(Saved data entries)

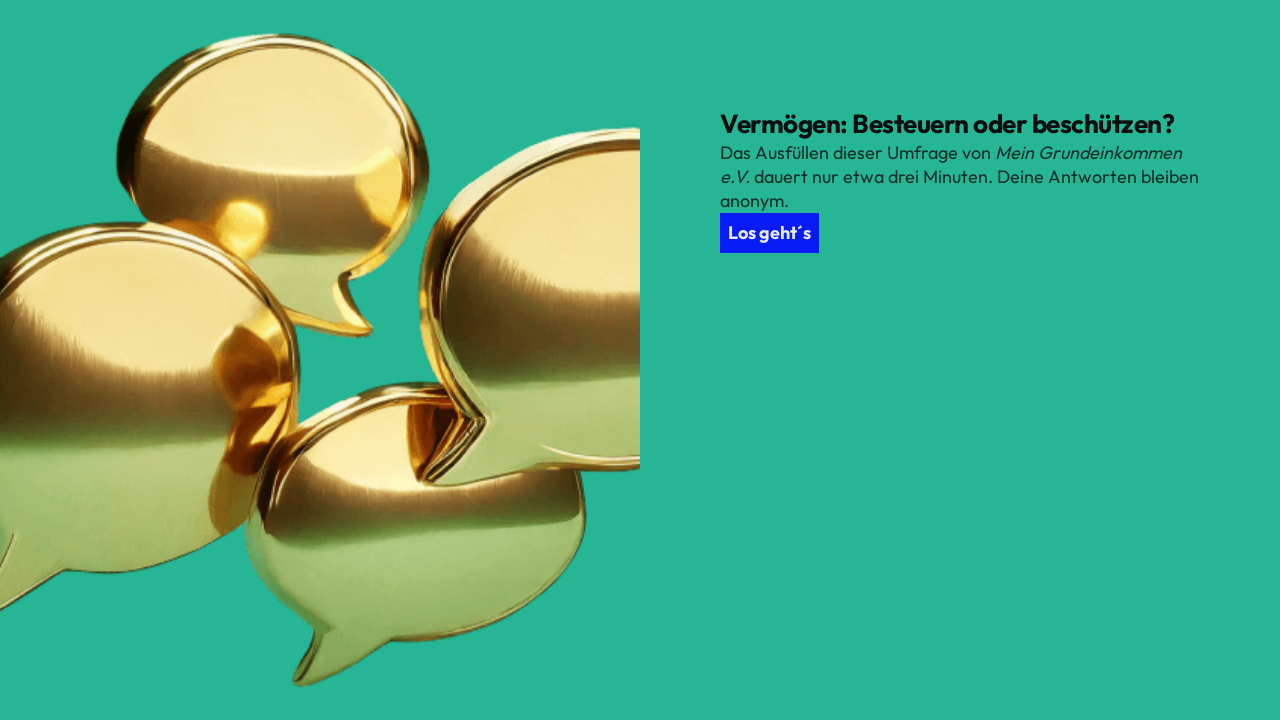

--- FILE ---
content_type: text/css
request_url: https://font.typeform.com/dist/google/outfit/index.css
body_size: 220
content:
/* outfit-latin-ext-400-normal */
@font-face {
  font-family: 'Outfit';
  font-style: normal;
  font-display: swap;
  font-weight: 400;
  src: url(./files/outfit-latin-ext-400-normal.woff2) format('woff2'), url(./files/outfit-latin-ext-400-normal.woff) format('woff');
  unicode-range: U+0100-02BA,U+02BD-02C5,U+02C7-02CC,U+02CE-02D7,U+02DD-02FF,U+0304,U+0308,U+0329,U+1D00-1DBF,U+1E00-1E9F,U+1EF2-1EFF,U+2020,U+20A0-20AB,U+20AD-20C0,U+2113,U+2C60-2C7F,U+A720-A7FF;
}

/* outfit-latin-400-normal */
@font-face {
  font-family: 'Outfit';
  font-style: normal;
  font-display: swap;
  font-weight: 400;
  src: url(./files/outfit-latin-400-normal.woff2) format('woff2'), url(./files/outfit-latin-400-normal.woff) format('woff');
  unicode-range: U+0000-00FF,U+0131,U+0152-0153,U+02BB-02BC,U+02C6,U+02DA,U+02DC,U+0304,U+0308,U+0329,U+2000-206F,U+20AC,U+2122,U+2191,U+2193,U+2212,U+2215,U+FEFF,U+FFFD;
}/* outfit-latin-ext-700-normal */
@font-face {
  font-family: 'Outfit';
  font-style: normal;
  font-display: swap;
  font-weight: 700;
  src: url(./files/outfit-latin-ext-700-normal.woff2) format('woff2'), url(./files/outfit-latin-ext-700-normal.woff) format('woff');
  unicode-range: U+0100-02BA,U+02BD-02C5,U+02C7-02CC,U+02CE-02D7,U+02DD-02FF,U+0304,U+0308,U+0329,U+1D00-1DBF,U+1E00-1E9F,U+1EF2-1EFF,U+2020,U+20A0-20AB,U+20AD-20C0,U+2113,U+2C60-2C7F,U+A720-A7FF;
}

/* outfit-latin-700-normal */
@font-face {
  font-family: 'Outfit';
  font-style: normal;
  font-display: swap;
  font-weight: 700;
  src: url(./files/outfit-latin-700-normal.woff2) format('woff2'), url(./files/outfit-latin-700-normal.woff) format('woff');
  unicode-range: U+0000-00FF,U+0131,U+0152-0153,U+02BB-02BC,U+02C6,U+02DA,U+02DC,U+0304,U+0308,U+0329,U+2000-206F,U+20AC,U+2122,U+2191,U+2193,U+2212,U+2215,U+FEFF,U+FFFD;
}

§ **WORK ITEM**:
Exact duplicates of all the entries are required, and no image may appear in them.

§ **EXPECTED ANSWER**:
--- FILE ---
content_type: text/css
request_url: https://font.typeform.com/dist/google/outfit/index.css
body_size: 220
content:
/* outfit-latin-ext-400-normal */
@font-face {
  font-family: 'Outfit';
  font-style: normal;
  font-display: swap;
  font-weight: 400;
  src: url(./files/outfit-latin-ext-400-normal.woff2) format('woff2'), url(./files/outfit-latin-ext-400-normal.woff) format('woff');
  unicode-range: U+0100-02BA,U+02BD-02C5,U+02C7-02CC,U+02CE-02D7,U+02DD-02FF,U+0304,U+0308,U+0329,U+1D00-1DBF,U+1E00-1E9F,U+1EF2-1EFF,U+2020,U+20A0-20AB,U+20AD-20C0,U+2113,U+2C60-2C7F,U+A720-A7FF;
}

/* outfit-latin-400-normal */
@font-face {
  font-family: 'Outfit';
  font-style: normal;
  font-display: swap;
  font-weight: 400;
  src: url(./files/outfit-latin-400-normal.woff2) format('woff2'), url(./files/outfit-latin-400-normal.woff) format('woff');
  unicode-range: U+0000-00FF,U+0131,U+0152-0153,U+02BB-02BC,U+02C6,U+02DA,U+02DC,U+0304,U+0308,U+0329,U+2000-206F,U+20AC,U+2122,U+2191,U+2193,U+2212,U+2215,U+FEFF,U+FFFD;
}/* outfit-latin-ext-700-normal */
@font-face {
  font-family: 'Outfit';
  font-style: normal;
  font-display: swap;
  font-weight: 700;
  src: url(./files/outfit-latin-ext-700-normal.woff2) format('woff2'), url(./files/outfit-latin-ext-700-normal.woff) format('woff');
  unicode-range: U+0100-02BA,U+02BD-02C5,U+02C7-02CC,U+02CE-02D7,U+02DD-02FF,U+0304,U+0308,U+0329,U+1D00-1DBF,U+1E00-1E9F,U+1EF2-1EFF,U+2020,U+20A0-20AB,U+20AD-20C0,U+2113,U+2C60-2C7F,U+A720-A7FF;
}

/* outfit-latin-700-normal */
@font-face {
  font-family: 'Outfit';
  font-style: normal;
  font-display: swap;
  font-weight: 700;
  src: url(./files/outfit-latin-700-normal.woff2) format('woff2'), url(./files/outfit-latin-700-normal.woff) format('woff');
  unicode-range: U+0000-00FF,U+0131,U+0152-0153,U+02BB-02BC,U+02C6,U+02DA,U+02DC,U+0304,U+0308,U+0329,U+2000-206F,U+20AC,U+2122,U+2191,U+2193,U+2212,U+2215,U+FEFF,U+FFFD;
}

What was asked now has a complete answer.